Canada has been good to us and we have been good to Canada, producing five responsible Canadians plus their offspring, paying our taxes, keeping the law and acting as well as any good citizen should. You would think after all these years, forty of them, that we would be made honorary Canadians don’t you think?

5 Responses

  1. Vic Grace, we did this a few years ago and it took 10 months almost before the paper work came through and then you have to go to the swearing in ceremony and then get a passport. I really felt embarrassed that we were not Canadian, since we came in 1961 but Australia would not allow dual citizenship until 2002. We applied not long after they changed the law and eventually it all fell into place. I have no idea why it takes so long to process. It seems idiotic to me.
    Good luck with your phone call but I’ll be surprised if you get anywhere.
    Have you changed the commenting again? It used to know I was jmb1 but I had to sign in everything today.

  2. I am glad to find out that Canada is not better than France when paper work is concerned.
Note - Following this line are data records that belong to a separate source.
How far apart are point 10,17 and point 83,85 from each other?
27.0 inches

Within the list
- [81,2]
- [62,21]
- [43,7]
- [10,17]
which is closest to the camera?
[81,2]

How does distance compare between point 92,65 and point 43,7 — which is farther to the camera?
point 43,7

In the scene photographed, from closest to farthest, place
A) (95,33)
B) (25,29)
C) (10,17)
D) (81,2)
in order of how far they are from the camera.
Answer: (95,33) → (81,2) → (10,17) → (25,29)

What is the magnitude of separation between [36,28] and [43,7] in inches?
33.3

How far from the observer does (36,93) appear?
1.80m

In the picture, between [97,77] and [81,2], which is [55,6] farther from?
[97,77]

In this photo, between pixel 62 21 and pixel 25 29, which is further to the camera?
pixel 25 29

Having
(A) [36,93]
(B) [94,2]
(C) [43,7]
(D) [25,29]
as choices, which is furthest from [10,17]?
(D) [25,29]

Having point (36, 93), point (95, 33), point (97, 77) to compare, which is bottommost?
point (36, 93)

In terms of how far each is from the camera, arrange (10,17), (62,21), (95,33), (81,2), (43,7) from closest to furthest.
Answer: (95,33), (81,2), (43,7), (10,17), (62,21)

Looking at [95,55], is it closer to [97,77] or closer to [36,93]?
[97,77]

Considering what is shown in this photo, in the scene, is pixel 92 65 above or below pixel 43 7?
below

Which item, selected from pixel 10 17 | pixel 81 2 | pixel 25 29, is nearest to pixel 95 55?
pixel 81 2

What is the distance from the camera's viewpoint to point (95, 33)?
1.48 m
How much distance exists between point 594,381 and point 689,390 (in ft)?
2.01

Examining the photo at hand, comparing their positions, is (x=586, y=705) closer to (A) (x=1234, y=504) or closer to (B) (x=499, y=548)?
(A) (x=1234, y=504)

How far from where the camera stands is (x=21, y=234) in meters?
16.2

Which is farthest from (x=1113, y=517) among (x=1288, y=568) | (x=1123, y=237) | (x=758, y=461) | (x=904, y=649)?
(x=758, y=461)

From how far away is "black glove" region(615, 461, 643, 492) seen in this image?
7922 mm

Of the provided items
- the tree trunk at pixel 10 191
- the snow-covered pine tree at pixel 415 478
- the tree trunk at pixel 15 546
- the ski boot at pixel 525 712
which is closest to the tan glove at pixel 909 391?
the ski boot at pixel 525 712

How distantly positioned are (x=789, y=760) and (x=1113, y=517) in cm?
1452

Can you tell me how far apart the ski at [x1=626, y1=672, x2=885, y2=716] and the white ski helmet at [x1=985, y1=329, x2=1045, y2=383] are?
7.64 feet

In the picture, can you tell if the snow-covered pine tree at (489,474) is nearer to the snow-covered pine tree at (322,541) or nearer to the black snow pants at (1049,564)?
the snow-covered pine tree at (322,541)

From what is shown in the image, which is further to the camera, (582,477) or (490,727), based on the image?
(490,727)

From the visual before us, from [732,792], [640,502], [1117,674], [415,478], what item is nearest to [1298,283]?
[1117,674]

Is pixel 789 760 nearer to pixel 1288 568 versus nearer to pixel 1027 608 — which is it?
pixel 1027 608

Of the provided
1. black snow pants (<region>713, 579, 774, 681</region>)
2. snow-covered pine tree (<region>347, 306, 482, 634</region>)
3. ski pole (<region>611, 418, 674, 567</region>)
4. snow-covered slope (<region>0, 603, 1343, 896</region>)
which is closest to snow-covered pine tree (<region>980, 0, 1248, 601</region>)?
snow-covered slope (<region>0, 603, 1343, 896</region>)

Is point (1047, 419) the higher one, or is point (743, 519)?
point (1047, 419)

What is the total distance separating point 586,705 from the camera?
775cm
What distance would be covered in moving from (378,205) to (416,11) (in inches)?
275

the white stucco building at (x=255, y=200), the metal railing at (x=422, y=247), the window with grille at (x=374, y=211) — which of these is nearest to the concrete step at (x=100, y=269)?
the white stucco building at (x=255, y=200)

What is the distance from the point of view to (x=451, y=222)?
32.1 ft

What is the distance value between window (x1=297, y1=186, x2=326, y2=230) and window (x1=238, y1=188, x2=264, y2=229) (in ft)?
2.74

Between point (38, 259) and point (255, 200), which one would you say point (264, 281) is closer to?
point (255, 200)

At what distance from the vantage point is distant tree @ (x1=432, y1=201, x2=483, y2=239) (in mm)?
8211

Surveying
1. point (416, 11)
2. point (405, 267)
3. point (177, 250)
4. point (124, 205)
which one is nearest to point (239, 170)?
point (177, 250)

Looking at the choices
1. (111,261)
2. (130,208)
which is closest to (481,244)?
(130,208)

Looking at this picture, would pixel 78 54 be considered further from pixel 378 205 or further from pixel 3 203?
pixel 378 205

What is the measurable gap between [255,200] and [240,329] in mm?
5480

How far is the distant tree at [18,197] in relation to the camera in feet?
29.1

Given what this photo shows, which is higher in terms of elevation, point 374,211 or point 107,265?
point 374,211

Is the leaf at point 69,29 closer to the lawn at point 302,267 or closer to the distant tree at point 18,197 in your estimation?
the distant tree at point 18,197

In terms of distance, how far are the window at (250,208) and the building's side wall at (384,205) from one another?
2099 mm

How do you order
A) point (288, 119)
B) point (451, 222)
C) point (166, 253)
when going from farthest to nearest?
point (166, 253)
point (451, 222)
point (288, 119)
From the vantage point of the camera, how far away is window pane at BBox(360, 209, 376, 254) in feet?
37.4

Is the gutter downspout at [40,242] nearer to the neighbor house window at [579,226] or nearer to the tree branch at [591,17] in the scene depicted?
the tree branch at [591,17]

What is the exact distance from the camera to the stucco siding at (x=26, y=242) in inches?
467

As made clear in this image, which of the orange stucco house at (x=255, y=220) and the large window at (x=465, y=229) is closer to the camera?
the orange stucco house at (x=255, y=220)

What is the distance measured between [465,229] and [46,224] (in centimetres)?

All the civil servant can say is “Wait, I’ll see what I can do” then, after twenty minutes “You came to the wrong place, you should go to desk 12.” And when you arrive at desk 12 the girl tells you “I am closing now you’ll have to come back tomorrow!!”

    Have a good day on the phone!

    Philippe.

  3. Every once in awhile I get the urge to want to move out of the country, but then I think of the process of getting everything approved and all the paperwork that has to be filled out…just thinking of it gives me a headache.

  4. My family arrived from England in 1967…we became Canadian Citizens in the early 70’s. Because I was under 12, I was not required to attend the ceremony. My parents and brothers attended, but I had to go to school. I’ve always felt that I missed out on something very important.